Some of the complaints have centered around AT&T's failures. It's a phone network, guys. It's a commodity that's basically the same as Verizon, T-Mobile, Sprint, and all the rest. Worldwide, O2, Vodafone, Optimus, Orange, and all the other iPhone carriers in 70 countries have similar strengths and weaknesses. They will all drop calls, be late in pinging you about important voicemails, and overcharge you for data roaming. Deal with it. How's Verizon's App Store? Oh, it doesn't have one? But one's in the works and when it launches Verizon plans to push handset makers out of the way to run it themselves? How 'bout that? If there's anything more tiresome than griping about your wireless carrier, please let me know.

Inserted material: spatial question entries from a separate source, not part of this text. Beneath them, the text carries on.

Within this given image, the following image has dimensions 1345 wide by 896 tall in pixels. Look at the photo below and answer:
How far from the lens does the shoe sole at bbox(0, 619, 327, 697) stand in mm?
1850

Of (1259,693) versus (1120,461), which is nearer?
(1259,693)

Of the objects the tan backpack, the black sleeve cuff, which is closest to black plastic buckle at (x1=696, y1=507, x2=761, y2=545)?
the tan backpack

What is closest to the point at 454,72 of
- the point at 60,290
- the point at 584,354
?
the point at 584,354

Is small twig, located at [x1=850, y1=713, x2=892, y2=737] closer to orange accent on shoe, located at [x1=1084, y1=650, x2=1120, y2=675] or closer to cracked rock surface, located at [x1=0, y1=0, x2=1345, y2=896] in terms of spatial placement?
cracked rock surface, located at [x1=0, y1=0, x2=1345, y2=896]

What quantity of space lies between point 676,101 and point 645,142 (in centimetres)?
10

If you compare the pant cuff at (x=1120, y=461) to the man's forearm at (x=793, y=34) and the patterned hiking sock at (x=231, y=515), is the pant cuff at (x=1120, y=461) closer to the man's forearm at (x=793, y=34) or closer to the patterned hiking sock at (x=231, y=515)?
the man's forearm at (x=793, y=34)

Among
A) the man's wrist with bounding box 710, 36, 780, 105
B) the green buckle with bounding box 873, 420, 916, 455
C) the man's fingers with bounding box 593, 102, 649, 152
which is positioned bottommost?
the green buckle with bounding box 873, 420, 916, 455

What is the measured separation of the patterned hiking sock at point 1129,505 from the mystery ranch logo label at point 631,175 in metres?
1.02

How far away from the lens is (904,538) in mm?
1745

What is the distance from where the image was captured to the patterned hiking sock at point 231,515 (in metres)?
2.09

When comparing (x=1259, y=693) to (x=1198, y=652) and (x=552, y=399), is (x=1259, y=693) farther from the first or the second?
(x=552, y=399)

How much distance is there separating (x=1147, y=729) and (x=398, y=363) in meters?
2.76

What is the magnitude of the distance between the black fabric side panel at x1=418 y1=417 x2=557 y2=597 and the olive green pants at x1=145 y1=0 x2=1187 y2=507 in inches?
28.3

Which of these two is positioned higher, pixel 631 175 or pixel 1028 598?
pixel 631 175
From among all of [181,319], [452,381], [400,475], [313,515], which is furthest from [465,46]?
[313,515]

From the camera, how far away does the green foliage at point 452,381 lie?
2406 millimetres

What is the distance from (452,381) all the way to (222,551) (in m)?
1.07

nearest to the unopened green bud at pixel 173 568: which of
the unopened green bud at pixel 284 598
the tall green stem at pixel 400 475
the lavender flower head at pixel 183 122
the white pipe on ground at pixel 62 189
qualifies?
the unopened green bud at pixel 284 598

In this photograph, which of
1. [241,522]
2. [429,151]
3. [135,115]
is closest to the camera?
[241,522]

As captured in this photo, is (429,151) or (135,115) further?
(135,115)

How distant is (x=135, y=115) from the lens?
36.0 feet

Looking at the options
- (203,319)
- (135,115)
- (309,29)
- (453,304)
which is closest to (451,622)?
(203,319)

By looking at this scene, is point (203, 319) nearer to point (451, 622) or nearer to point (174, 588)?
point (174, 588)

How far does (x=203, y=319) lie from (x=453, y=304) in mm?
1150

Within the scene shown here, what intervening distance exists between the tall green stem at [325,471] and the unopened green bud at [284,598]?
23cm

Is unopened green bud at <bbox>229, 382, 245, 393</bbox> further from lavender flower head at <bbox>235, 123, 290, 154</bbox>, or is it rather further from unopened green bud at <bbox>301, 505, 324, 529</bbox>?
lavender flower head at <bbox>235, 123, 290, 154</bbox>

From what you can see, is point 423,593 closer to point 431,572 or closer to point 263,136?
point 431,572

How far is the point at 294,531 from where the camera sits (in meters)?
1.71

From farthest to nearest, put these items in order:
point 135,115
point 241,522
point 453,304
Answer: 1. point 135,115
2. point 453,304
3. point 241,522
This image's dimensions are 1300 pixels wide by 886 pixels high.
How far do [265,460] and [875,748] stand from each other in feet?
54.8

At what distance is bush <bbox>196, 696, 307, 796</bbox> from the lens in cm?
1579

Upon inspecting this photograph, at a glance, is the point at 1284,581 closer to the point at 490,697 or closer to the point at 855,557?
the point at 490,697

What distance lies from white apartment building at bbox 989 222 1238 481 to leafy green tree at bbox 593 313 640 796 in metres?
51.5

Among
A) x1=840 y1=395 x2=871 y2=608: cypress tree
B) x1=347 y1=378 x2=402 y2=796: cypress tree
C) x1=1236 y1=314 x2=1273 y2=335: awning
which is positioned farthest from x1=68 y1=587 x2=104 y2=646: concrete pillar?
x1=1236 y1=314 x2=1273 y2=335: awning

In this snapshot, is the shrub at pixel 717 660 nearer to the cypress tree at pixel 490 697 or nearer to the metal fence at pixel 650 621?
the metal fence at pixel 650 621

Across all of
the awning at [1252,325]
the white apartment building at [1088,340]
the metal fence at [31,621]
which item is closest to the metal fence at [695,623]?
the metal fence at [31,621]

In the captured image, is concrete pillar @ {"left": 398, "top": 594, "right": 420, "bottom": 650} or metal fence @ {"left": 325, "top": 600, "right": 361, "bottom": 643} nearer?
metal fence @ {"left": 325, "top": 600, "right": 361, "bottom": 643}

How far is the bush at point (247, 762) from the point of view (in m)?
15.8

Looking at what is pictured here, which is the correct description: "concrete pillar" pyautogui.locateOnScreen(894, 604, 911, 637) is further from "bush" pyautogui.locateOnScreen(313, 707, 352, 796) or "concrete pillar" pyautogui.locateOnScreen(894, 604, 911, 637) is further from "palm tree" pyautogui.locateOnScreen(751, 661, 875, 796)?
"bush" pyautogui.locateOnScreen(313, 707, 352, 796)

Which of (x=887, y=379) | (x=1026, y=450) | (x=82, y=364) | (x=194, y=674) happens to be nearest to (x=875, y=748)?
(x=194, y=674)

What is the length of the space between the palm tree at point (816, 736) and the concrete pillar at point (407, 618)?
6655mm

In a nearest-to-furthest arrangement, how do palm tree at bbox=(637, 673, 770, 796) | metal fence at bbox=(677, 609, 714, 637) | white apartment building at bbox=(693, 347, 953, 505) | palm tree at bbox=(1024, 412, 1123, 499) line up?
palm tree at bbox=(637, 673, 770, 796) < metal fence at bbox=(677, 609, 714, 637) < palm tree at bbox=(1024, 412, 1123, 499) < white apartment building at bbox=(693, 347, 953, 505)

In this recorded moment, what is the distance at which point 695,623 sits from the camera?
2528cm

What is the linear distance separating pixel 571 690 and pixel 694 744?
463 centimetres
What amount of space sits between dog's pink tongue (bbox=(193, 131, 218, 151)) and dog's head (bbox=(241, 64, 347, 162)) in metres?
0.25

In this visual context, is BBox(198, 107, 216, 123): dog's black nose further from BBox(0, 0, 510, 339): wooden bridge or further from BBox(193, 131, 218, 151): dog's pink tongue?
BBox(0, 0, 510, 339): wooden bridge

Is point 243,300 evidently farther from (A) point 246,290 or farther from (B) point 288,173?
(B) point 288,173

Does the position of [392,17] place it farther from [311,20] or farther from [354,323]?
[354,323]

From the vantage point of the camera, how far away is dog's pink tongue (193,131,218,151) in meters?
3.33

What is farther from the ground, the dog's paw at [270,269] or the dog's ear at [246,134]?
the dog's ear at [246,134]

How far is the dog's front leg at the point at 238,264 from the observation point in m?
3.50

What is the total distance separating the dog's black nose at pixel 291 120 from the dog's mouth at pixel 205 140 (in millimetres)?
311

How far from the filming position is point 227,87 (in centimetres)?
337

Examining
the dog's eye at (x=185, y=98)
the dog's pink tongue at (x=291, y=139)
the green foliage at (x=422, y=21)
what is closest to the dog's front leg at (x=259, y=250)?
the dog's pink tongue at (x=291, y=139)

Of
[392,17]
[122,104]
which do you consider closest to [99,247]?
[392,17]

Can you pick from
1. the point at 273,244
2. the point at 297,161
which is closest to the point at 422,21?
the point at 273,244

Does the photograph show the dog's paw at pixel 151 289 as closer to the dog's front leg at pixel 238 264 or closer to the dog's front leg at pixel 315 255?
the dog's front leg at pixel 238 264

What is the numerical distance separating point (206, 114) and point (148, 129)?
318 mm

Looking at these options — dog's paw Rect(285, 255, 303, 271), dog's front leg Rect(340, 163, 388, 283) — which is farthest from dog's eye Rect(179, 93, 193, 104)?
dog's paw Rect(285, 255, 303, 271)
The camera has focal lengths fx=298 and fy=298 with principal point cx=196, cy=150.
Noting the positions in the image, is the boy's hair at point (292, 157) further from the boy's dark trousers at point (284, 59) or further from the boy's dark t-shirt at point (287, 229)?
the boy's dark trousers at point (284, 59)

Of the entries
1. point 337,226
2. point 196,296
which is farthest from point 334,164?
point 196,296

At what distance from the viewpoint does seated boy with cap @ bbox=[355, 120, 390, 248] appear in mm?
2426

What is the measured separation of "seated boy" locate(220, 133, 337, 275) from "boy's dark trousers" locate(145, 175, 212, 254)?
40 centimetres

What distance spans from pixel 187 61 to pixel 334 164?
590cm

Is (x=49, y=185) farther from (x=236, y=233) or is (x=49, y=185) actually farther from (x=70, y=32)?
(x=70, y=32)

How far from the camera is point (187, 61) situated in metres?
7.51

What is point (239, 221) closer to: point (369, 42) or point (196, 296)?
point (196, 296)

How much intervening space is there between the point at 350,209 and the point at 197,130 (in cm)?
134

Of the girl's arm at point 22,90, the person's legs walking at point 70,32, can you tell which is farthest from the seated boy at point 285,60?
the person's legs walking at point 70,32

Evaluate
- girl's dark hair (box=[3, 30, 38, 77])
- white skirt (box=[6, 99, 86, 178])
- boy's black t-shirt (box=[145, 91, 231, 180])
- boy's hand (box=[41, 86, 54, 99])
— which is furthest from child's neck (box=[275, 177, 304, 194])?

The App Store is not the "Democratic People's Republic of Apple." You can complain that Apple isn't running things exactly as you would like/must have/think would be cool/damn well deserve. Do let us know when Jobs hands over the reins of the company to you. The iPhone is a pretty amazing toy to play with that didn't exist less than three years ago. Apple is pouring its revenues into creating even more cool toys for you to play with. Get over yourselves. Now.